The workers at Stella’s epitomize the kinds of jobs that need unionization today: part-time, temporary, and precarious in the sense that people usually need to hold down more than one job to make ends meet. These workers do not have time to get involved in unionization drives that could just as easily result in a pink slip as a more stable work environment.

“Unions need to become relevant to those workers,” says Guard. “So when you're negotiating for whatever you're going to confront the employer with, you need to think about more than just wages and benefits. You need to think about things that are really important to those workers. Things like flexible job schedules or advance notice of your work schedule, or time off to care for sick children.”

It's not that unions aren't already doing this, Guard adds. They are just not always responding effectively to the needs of this “new precarious, very female, very ethnically and racially diverse workforce.” Some union efforts to put more women into leadership positions look like tokenism, she says.

“Women's committees…that have been pushing for [their] unions to diversify, to recognize women's qualifications…seem to meet a lot of resistance. Unions really need to take this more seriously and some leaders need to be prepared to give up control,” Guard says.

“It's not that all women are feminists or progressive. But if you are still dominated by ‘the man’ and you don't create mechanisms to have gender equity on all bodies, then it's pretty clear that you're sending a message to your membership that gender equity is not really a priority.”

I agree with Guard that, especially in light of the #MeToo moment and the prevalence of precarious forms of work, women’s leadership is needed more than ever in the labour movement. So how do we make that happen?

“Women could definitely be groomed for success in unions more actively,” she says. “There should be more mentorship programs. That’s really how unions cultivate new activists.

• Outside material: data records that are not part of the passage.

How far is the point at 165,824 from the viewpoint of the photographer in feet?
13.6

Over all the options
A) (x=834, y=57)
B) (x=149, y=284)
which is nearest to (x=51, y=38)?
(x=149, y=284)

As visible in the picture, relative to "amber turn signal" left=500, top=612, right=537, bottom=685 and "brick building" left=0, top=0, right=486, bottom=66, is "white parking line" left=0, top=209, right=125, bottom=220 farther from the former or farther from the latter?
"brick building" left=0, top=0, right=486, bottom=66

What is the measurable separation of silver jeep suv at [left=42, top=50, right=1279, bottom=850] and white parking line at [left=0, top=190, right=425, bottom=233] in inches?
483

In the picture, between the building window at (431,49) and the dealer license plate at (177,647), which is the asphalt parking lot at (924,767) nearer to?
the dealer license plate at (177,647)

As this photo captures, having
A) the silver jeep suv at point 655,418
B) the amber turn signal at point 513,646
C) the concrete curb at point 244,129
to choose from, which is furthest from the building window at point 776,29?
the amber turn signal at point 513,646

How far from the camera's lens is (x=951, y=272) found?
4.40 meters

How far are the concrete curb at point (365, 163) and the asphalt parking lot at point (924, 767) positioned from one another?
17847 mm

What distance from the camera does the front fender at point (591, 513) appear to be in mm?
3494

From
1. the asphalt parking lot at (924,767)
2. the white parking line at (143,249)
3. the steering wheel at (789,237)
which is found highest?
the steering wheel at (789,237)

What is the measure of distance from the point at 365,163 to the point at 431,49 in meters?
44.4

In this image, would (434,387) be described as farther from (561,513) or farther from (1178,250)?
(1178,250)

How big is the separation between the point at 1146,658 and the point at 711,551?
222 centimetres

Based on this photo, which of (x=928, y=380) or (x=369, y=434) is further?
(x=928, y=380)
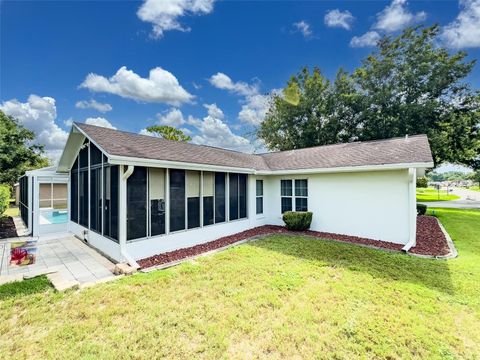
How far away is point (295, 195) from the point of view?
10742mm

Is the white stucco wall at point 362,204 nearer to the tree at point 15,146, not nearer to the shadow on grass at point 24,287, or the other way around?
the shadow on grass at point 24,287

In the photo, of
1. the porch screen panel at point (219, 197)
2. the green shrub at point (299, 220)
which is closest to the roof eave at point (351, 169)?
the green shrub at point (299, 220)

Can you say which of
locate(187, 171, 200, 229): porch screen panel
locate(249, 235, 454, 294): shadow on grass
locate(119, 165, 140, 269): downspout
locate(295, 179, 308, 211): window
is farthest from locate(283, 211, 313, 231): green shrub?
locate(119, 165, 140, 269): downspout

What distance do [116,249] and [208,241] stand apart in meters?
3.11

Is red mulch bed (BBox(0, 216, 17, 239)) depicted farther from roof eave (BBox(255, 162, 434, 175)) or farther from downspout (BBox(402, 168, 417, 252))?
downspout (BBox(402, 168, 417, 252))

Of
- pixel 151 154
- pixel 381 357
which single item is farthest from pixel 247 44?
pixel 381 357

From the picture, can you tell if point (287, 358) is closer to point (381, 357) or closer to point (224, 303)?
point (381, 357)

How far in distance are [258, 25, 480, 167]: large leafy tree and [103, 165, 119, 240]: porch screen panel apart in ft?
66.5

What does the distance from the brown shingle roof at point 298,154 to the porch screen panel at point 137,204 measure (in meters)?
0.62

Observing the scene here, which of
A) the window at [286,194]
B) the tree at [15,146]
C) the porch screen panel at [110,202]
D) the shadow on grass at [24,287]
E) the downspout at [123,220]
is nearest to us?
the shadow on grass at [24,287]

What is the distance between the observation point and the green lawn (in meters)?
3.16

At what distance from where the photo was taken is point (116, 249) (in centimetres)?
627

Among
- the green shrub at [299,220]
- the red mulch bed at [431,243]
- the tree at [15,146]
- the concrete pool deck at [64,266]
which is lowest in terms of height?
the red mulch bed at [431,243]

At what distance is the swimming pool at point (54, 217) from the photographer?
10.2 metres
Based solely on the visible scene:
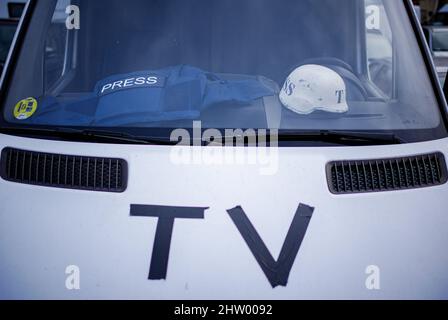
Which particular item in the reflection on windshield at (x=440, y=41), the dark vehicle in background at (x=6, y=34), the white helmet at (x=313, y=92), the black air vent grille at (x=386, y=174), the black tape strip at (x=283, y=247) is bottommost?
the reflection on windshield at (x=440, y=41)

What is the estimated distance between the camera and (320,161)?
114 inches

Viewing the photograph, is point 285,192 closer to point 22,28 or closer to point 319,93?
point 319,93

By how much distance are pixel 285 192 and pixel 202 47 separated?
870mm

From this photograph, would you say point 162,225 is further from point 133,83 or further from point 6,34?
point 6,34

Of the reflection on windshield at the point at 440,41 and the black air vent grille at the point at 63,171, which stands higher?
the black air vent grille at the point at 63,171

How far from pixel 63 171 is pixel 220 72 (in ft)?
2.62

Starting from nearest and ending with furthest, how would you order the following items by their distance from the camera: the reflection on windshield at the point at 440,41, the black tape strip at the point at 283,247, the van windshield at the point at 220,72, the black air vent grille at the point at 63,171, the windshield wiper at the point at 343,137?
1. the black tape strip at the point at 283,247
2. the black air vent grille at the point at 63,171
3. the windshield wiper at the point at 343,137
4. the van windshield at the point at 220,72
5. the reflection on windshield at the point at 440,41

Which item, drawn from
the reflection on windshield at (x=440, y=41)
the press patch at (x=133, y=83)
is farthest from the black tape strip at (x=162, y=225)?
the reflection on windshield at (x=440, y=41)

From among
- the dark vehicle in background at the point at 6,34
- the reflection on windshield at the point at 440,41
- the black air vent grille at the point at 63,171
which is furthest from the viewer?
the reflection on windshield at the point at 440,41

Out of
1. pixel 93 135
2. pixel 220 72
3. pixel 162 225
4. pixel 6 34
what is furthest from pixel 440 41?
pixel 162 225

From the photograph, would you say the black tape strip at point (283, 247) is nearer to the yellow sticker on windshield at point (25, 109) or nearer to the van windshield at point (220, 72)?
the van windshield at point (220, 72)

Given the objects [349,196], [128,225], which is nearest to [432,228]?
[349,196]

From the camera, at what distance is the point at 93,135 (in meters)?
2.99

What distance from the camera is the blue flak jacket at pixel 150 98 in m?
3.08
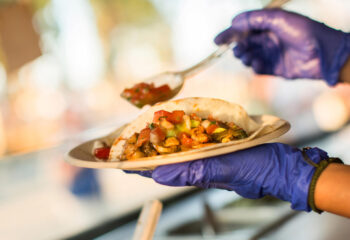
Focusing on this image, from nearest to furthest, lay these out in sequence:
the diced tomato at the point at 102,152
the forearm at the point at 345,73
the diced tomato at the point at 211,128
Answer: the diced tomato at the point at 211,128, the diced tomato at the point at 102,152, the forearm at the point at 345,73

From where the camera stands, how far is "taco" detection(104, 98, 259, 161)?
1399 millimetres

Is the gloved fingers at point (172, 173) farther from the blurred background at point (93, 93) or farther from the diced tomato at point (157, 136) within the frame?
the blurred background at point (93, 93)

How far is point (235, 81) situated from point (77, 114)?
2.27 metres

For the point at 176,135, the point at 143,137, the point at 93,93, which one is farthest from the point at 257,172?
the point at 93,93

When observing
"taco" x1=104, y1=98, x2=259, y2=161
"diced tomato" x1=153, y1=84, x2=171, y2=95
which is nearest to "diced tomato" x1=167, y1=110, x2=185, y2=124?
"taco" x1=104, y1=98, x2=259, y2=161

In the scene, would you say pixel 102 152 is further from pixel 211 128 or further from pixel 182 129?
pixel 211 128

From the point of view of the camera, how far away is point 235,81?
5.34m

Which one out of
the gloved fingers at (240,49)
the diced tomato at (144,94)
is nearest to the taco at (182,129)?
the diced tomato at (144,94)

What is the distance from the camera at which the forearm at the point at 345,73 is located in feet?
6.68

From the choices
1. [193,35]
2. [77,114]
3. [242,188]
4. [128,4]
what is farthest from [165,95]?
[193,35]

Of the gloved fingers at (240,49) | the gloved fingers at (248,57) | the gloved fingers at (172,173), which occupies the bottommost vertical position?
the gloved fingers at (172,173)

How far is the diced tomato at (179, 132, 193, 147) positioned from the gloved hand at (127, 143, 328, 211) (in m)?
0.07

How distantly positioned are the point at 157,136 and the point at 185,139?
0.11 meters

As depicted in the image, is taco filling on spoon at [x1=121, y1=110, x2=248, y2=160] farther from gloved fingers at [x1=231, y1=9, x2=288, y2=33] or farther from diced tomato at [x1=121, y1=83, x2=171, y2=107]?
gloved fingers at [x1=231, y1=9, x2=288, y2=33]
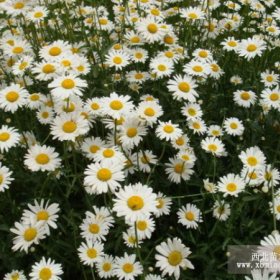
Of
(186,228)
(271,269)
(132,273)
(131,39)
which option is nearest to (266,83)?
(131,39)

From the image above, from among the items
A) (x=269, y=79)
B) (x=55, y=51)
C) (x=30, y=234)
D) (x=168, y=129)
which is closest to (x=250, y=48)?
(x=269, y=79)

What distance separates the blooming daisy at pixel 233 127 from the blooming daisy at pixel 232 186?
0.73 m

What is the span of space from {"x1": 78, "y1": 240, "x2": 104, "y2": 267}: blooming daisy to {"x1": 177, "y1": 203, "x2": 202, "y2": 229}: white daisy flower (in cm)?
69

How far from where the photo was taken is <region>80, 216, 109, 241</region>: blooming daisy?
8.49 ft

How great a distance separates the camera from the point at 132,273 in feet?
7.97

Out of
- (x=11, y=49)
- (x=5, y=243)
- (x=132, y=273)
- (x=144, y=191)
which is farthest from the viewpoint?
(x=11, y=49)

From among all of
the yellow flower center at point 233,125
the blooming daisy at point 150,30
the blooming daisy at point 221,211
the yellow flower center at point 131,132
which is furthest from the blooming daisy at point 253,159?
the blooming daisy at point 150,30

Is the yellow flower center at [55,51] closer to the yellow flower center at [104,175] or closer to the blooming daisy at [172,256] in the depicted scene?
the yellow flower center at [104,175]

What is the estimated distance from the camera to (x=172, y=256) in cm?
237

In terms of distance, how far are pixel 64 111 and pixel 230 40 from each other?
88.1 inches

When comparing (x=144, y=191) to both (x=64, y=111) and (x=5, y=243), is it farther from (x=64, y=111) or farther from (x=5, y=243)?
(x=5, y=243)

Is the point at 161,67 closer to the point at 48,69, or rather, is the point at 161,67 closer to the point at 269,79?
the point at 48,69

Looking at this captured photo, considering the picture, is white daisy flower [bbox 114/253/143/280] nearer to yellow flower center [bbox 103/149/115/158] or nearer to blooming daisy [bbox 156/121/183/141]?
yellow flower center [bbox 103/149/115/158]

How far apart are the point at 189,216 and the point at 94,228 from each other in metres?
0.77
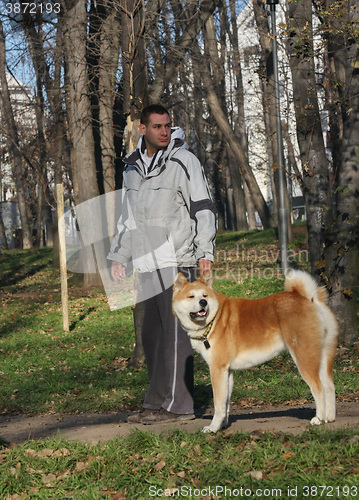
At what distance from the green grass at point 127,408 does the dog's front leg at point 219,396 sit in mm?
190

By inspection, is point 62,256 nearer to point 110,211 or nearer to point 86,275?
point 86,275

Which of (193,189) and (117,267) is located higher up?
(193,189)

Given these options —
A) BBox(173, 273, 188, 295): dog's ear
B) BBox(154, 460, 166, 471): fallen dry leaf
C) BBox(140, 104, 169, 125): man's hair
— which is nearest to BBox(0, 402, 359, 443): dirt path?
BBox(154, 460, 166, 471): fallen dry leaf

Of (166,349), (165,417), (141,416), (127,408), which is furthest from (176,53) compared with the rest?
(165,417)

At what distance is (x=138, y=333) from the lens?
999 cm

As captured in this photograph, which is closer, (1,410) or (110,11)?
(1,410)

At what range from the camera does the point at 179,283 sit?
5586 millimetres

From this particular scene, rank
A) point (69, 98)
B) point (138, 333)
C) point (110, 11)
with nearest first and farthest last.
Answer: point (138, 333), point (110, 11), point (69, 98)

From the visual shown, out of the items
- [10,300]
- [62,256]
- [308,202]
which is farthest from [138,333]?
[10,300]

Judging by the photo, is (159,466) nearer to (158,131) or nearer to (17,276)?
(158,131)

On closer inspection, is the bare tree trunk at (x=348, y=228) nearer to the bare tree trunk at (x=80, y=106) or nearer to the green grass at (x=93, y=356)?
the green grass at (x=93, y=356)

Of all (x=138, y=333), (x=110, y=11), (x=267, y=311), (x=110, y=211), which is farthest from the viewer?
(x=110, y=211)

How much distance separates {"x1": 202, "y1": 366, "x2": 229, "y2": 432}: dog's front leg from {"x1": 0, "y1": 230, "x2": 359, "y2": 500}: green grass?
0.19 m

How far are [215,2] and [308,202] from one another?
995 cm
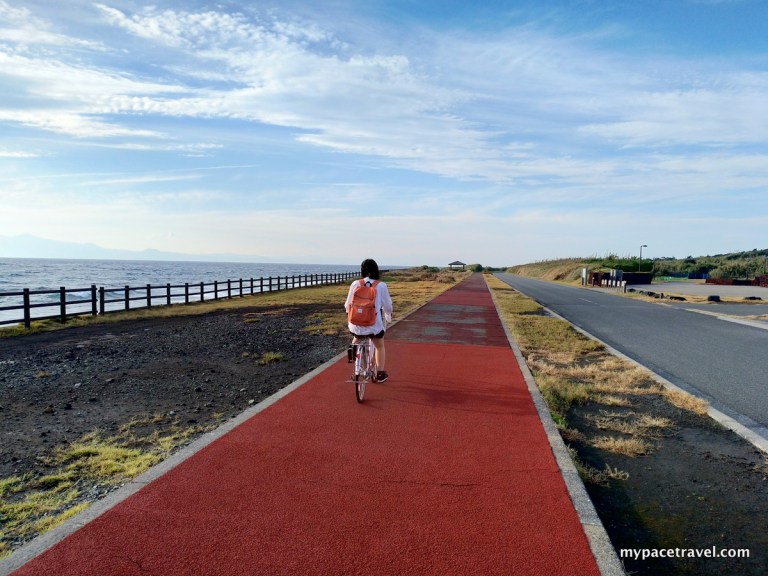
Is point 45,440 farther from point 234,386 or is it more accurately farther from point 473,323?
point 473,323

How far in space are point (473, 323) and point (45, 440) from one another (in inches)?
491

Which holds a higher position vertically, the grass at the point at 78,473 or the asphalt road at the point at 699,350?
the asphalt road at the point at 699,350

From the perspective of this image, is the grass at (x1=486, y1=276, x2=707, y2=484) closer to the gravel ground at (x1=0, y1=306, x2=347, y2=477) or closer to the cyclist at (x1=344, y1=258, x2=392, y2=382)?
the cyclist at (x1=344, y1=258, x2=392, y2=382)

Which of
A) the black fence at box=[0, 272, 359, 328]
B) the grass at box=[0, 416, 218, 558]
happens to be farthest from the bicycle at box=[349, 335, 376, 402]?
the black fence at box=[0, 272, 359, 328]

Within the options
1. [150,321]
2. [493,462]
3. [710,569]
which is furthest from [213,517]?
[150,321]

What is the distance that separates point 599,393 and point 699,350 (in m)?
5.56

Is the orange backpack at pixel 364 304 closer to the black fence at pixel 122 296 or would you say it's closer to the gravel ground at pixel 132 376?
the gravel ground at pixel 132 376

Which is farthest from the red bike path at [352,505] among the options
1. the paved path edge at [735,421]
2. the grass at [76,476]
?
the paved path edge at [735,421]

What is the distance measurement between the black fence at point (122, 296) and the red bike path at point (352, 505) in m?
12.7

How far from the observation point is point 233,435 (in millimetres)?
5559

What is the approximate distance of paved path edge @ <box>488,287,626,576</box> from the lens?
10.9 feet

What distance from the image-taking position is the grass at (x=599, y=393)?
5.97 m

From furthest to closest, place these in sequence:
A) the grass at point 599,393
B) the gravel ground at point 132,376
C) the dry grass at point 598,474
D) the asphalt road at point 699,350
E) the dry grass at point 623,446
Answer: the asphalt road at point 699,350
the gravel ground at point 132,376
the grass at point 599,393
the dry grass at point 623,446
the dry grass at point 598,474

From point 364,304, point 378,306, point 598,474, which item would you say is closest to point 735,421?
point 598,474
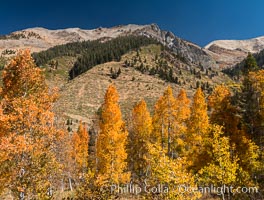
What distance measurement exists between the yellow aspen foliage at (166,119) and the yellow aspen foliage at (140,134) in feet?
5.83

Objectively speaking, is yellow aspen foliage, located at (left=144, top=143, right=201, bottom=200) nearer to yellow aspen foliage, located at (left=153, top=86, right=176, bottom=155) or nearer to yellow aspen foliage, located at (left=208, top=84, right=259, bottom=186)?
yellow aspen foliage, located at (left=208, top=84, right=259, bottom=186)

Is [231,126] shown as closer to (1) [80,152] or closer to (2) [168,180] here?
(2) [168,180]

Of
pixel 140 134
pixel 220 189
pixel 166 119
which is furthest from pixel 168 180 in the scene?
pixel 140 134

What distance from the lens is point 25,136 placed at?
1739 cm

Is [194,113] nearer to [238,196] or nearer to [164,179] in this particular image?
[238,196]

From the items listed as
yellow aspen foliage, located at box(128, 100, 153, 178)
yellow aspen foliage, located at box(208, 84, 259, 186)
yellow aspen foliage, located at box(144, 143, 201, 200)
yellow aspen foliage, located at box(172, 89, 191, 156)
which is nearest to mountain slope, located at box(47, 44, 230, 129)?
yellow aspen foliage, located at box(128, 100, 153, 178)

“One of the problems, perhaps, is that the process is always informal. One solution might be a formalized mentorship program where women were actively promoted, and the union was accountable to its membership. Mentorship, in other words, would be more visible.”

Today in Winnipeg, as it was 100 years ago, women are on the frontlines of organizing to improve working conditions, expand rights and demand respect. As capitalism changes, so to do their efforts to respond to the needs of workers and those most often left behind. Women are leading in movements like #MeToo and #notmystellas that have potential to grow and inspire others to action.


Molly McCracken is Director of the Canadian Centre for Policy Alternatives’ Manitoba office.